---------- PROVIDED PASSAGE ----------

1 (3-pound) hunk of beef, preferably inexpensive, optional

Salt and pepper

2 tablespoons olive oil

1/2 onion, chopped

1 large clove garlic, crushed

1 cup dry red wine

1 (28-ounce) can crushed tomatoes, tomato purée, chopped tomatoes or diced tomatoes, with juice

Juice from 1 juicy orange or 2 not-very-juicy oranges

2 to 3 whole cloves

1 cinnamon stick or 1/2 teaspoon ground cinnamon

1. If using beef: Preheat oven to 325 degrees. Liberally season hunk of beef with salt and pepper. Heat oil in Dutch oven over medium high heat and sear meat until brown on all sides. Remove meat and set aside.

2. If not using beef: Put oil in a pot over medium-high heat.

---------- GIVEN MATERIAL ----------

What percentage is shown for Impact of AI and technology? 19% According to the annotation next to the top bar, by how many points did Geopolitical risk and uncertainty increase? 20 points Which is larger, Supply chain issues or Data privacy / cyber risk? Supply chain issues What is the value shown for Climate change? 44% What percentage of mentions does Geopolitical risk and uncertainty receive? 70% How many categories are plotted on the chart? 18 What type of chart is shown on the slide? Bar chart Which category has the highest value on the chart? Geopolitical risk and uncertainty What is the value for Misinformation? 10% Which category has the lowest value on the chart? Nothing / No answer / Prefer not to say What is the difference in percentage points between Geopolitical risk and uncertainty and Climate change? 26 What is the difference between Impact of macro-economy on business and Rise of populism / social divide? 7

----------

WHAT TO DO:
a. Repeat a section of the recipe word for word, starting at "Juice from 1" and stopping after "over medium-high heat.".
b. List every form of tomato that the recipe permits for the 28-ounce can.
Rely on the recipe alone, not on the material.

ANSWERS FOR THE TASKS:
a.
Juice from 1 juicy orange or 2 not-very-juicy oranges

2 to 3 whole cloves

1 cinnamon stick or 1/2 teaspoon ground cinnamon

1. If using beef: Preheat oven to 325 degrees. Liberally season hunk of beef with salt and pepper. Heat oil in Dutch oven over medium high heat and sear meat until brown on all sides. Remove meat and set aside.

2. If not using beef: Put oil in a pot over medium-high heat.

b.
- Crushed tomatoes
- Tomato purée
- Chopped tomatoes
- Diced tomatoes